Here is a clean way to do it, tested on iPhone4s/iOS5.1 and iPhone3G/iOS6.1
I am using Apple's PhotoPicker sample and making a couple of small changes. I expect you can adapt this approach for your project. The basic idea is to use notifications to trigger a method every time we rotate. If that method is in the overlay's view controller, it can carry on manipulating the overlay while the imagePicker is showing.
In OverlayViewController.m
add this into initWithNibName
[[UIDevice currentDevice] beginGeneratingDeviceOrientationNotifications];
NSNotificationCenter* notificationCenter = [NSNotificationCenter defaultCenter];
[notificationCenter addObserver:self
selector:@selector(didChangeOrientation)
name:@"UIDeviceOrientationDidChangeNotification"
object:nil];
These notifications continue to be sent while the pickerController is showing. So here, in the overlay's view controller, you can continue to play with the interface, for example:
- (void) didChangeOrientation
{
if (UIDeviceOrientationIsPortrait([[UIDevice currentDevice] orientation])) {
self.cancelButton.image =[UIImage imageNamed:@"portait_image.png"];
} else {
self.cancelButton.image =[UIImage imageNamed:@"landscape_image.png"];
}
}
you will need to kill the notification and remove the observer in viewDidUnload
:
[[UIDevice currentDevice] endGeneratingDeviceOrientationNotifications];
[[NSNotificationCenter defaultCenter] removeObserver:self];
Note the way this app is designed: the overlayViewController acts like a wrapper around imagePickerController.

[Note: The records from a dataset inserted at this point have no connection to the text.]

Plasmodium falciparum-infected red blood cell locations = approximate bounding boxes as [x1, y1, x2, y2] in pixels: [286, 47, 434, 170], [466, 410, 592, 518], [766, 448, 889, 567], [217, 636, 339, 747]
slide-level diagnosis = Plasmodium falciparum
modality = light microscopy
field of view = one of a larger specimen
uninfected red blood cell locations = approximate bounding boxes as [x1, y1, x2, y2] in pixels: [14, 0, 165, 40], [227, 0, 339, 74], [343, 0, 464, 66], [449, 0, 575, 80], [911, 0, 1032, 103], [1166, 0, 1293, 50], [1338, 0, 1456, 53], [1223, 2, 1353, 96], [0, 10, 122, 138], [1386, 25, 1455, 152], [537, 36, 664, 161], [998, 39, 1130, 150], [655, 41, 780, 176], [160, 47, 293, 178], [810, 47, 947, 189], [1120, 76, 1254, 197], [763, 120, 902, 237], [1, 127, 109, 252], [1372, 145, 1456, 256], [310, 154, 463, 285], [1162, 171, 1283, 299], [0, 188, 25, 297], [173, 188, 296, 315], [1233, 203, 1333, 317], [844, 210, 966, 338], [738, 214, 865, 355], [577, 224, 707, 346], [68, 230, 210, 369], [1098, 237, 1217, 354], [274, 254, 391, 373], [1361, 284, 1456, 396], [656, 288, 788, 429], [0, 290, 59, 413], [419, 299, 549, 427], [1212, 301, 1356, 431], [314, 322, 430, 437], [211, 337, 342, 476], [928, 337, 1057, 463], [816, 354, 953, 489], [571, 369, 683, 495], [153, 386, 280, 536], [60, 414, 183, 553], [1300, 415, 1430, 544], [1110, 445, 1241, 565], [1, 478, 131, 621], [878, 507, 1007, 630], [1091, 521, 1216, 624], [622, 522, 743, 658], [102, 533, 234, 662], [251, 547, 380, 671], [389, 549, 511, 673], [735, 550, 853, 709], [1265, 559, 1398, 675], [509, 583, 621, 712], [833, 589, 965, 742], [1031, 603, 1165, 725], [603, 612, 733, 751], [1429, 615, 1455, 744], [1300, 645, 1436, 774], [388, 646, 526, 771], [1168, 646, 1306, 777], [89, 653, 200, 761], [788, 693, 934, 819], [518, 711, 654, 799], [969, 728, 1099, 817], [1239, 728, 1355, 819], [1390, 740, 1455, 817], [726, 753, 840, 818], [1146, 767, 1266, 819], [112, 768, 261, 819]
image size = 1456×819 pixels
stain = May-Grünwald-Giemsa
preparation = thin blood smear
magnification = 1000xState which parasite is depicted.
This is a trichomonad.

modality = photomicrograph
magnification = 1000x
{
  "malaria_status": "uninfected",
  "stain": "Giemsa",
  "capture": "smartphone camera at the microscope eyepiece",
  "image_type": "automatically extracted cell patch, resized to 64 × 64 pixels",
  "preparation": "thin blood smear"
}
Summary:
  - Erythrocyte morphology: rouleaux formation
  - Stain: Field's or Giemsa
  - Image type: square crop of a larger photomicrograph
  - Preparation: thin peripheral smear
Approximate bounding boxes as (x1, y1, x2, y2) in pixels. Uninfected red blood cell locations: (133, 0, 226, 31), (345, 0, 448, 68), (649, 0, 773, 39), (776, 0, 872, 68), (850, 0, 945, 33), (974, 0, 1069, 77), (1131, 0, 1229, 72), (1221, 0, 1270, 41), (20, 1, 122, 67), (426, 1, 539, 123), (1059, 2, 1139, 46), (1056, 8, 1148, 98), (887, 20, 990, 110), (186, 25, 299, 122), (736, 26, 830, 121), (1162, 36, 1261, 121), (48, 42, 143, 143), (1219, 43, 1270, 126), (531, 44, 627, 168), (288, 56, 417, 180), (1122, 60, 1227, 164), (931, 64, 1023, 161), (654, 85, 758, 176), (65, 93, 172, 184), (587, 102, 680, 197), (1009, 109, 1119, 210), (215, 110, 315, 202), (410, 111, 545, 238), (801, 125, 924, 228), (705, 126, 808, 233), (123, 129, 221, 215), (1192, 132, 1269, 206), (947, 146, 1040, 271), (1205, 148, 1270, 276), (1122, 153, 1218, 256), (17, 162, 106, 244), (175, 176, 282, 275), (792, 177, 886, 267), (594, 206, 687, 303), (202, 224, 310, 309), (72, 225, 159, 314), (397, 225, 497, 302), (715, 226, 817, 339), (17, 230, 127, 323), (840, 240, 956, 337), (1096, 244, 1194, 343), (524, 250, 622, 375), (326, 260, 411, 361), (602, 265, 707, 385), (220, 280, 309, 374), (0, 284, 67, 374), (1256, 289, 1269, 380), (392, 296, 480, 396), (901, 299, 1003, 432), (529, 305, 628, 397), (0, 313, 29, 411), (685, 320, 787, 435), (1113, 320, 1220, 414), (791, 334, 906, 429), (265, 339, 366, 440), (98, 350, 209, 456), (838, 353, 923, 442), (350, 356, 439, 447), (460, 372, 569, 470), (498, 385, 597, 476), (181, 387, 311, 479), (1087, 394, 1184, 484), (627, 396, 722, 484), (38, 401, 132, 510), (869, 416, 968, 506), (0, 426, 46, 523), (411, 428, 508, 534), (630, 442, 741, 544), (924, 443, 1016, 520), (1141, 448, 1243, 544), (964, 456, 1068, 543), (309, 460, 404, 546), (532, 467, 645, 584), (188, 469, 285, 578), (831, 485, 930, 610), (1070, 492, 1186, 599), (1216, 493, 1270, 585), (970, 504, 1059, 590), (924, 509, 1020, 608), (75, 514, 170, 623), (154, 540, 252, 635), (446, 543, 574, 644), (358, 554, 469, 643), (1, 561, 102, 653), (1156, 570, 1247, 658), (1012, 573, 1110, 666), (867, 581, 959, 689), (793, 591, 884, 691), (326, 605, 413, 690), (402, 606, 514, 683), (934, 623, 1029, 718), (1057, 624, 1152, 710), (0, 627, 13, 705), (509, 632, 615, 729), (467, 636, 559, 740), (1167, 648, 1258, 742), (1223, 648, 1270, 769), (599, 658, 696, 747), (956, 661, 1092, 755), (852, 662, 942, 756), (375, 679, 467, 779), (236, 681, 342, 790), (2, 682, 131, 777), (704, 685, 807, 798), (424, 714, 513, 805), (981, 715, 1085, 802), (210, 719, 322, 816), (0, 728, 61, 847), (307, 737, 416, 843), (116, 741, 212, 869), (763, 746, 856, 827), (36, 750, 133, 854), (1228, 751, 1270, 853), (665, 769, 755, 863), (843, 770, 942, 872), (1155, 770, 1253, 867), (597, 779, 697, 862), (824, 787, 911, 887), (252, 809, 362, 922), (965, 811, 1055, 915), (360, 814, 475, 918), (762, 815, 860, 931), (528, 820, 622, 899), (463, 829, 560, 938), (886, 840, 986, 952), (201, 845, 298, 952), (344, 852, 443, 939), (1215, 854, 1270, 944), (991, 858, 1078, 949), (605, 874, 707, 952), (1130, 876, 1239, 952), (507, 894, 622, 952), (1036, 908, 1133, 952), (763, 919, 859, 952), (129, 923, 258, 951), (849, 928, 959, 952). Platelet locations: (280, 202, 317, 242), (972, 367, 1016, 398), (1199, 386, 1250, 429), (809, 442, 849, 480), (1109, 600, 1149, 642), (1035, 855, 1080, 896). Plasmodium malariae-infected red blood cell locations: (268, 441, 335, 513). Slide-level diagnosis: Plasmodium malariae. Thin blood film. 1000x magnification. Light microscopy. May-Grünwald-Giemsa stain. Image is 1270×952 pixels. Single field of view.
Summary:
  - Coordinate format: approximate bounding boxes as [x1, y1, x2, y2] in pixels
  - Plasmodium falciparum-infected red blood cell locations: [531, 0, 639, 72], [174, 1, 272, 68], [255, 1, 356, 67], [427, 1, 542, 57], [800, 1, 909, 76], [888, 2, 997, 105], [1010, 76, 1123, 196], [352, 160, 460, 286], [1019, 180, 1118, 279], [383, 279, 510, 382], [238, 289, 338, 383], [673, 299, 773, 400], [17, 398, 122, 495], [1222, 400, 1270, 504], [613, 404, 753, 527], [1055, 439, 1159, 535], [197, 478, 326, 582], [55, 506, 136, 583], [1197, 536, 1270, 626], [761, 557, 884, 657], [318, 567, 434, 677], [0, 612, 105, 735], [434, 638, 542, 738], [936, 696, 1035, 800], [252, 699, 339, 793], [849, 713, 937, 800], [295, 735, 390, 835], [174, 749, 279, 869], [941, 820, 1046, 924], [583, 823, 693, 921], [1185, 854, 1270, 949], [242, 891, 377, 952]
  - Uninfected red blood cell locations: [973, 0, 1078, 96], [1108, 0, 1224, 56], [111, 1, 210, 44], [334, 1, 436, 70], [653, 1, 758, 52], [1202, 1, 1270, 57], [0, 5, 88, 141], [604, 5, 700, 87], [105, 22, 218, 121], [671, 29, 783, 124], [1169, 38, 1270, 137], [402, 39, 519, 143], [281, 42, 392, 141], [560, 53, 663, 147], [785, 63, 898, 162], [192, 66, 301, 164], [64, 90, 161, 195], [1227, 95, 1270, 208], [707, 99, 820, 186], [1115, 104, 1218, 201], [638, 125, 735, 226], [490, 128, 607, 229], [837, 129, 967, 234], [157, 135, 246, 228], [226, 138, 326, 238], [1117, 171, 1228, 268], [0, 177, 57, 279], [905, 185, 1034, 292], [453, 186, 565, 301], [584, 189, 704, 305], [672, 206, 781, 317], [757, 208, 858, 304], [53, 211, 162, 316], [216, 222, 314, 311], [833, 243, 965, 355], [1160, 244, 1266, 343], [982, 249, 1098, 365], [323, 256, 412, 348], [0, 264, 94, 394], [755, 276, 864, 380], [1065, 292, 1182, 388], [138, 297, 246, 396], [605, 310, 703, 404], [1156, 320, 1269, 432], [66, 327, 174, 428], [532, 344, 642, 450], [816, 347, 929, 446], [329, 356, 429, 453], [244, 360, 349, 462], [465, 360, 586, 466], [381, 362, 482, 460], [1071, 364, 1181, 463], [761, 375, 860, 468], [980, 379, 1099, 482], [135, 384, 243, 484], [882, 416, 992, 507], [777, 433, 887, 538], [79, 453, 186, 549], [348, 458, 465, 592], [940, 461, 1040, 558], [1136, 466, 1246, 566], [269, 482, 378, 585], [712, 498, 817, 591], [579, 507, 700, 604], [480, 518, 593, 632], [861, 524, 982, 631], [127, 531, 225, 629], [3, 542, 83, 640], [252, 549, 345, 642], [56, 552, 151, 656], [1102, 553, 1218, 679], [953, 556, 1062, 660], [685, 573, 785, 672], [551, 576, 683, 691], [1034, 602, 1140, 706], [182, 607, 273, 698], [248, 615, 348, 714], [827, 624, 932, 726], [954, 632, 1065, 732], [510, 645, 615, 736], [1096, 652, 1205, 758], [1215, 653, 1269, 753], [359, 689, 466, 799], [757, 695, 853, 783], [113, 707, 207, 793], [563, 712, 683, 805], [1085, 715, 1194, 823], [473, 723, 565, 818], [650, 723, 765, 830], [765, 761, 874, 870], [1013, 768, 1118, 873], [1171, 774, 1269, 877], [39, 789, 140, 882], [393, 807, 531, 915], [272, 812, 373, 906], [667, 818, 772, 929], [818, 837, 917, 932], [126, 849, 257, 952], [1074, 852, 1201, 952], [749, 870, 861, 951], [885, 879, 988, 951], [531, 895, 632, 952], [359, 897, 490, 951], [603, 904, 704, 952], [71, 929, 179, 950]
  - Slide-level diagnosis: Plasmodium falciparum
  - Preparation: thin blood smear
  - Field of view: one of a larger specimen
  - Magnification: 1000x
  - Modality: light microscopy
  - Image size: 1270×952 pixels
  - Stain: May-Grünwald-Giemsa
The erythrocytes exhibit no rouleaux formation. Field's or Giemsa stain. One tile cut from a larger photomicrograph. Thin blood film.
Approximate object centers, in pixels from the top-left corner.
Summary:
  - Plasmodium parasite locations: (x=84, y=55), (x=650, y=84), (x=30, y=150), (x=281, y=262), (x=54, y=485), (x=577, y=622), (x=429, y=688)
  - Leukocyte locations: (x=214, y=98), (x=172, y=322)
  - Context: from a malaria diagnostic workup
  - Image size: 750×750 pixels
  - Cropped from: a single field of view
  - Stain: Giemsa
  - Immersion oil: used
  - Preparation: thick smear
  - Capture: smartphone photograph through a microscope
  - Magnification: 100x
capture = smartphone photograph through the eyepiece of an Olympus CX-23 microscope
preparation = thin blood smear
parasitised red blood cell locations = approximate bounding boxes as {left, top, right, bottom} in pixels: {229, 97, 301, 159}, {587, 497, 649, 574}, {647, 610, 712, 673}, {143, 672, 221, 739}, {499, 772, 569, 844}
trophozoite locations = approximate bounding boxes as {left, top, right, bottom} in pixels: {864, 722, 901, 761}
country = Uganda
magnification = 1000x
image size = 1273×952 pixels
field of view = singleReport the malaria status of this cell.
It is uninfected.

So you invoke the imagePicker through the overlayViewController:
[self presentModalViewController:self.overlayViewController.imagePickerController animated:YES];
The overlayViewController acts as the delegate for imagePickerController, and in turn has delegate methods to relay information back to the invoking view controller.
An alternative is not to use UIImagePickerController at all, but to use AVFoundation media capture instead which gives you much more fine-grained control over the picture-taking process, at the expense of (slightly) greater complexity.